Sleep clinic patients generally arrive at Dr. Wardrop’s clinic at 8:30 p.m. and take a split-night study: one three-hour test to detect sleep apnea and a second test where they sleep with a CPAP or auto-PAP to adjust the mask fit and oxygen levels, said Dr. Wardrop. The clinical practice guideline for diagnostic testing of OSA, published by the American Academy of Sleep Medicine (AASM) in 2017, recommends the split-night testing protocol for in-lab studies. If an initial laboratory polysomnography is negative, but a clinical suspicion of OSA remains, a second in-lab test is recommended. The sleep center’s staff includes a neurologist, pulmonologist, cardiologist, five full-time and two part-time sleep technicians, two registered nurses, and a certified medical assistant/receptionist.

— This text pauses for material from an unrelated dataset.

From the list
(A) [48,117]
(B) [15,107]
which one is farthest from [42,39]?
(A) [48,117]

Technicians video the patient during sleep and measure 10 or more sleep parameters: sleep and sleep stages scored by at least three electroencephalogram (EEG) leads, electrocardiogram results, leg movements, respiratory flow, respiratory effort, oxygen levels, carbon dioxide levels, muscle tone, scoring, and eye movement.
At-home sleep tests generally involve a simplified breathing monitor, much like an oxygen mask, that tracks a patient’s breathing (pauses or absences) and breathing effort (whether breathing is shallow) while worn; a finger probe to determine oxygen levels; and a belt worn around the midsection, linked to the monitors. Some models also have sensors for the abdomen and chest to measure rise and fall while breathing. Most at-home sleep tests are used just for one night and returned to a sleep clinic the next day. Sleep technicians then create a detailed report based on the results.
Newer at-home models have made strides in lowering the number of contact points required, with a small monitor worn on the wrist, a pulse meter worn on the finger, and a single sensor on the chest. Some devices use a smartphone app to replace the battery and monitor, automatically transmitting results to a sleep technician through the cloud.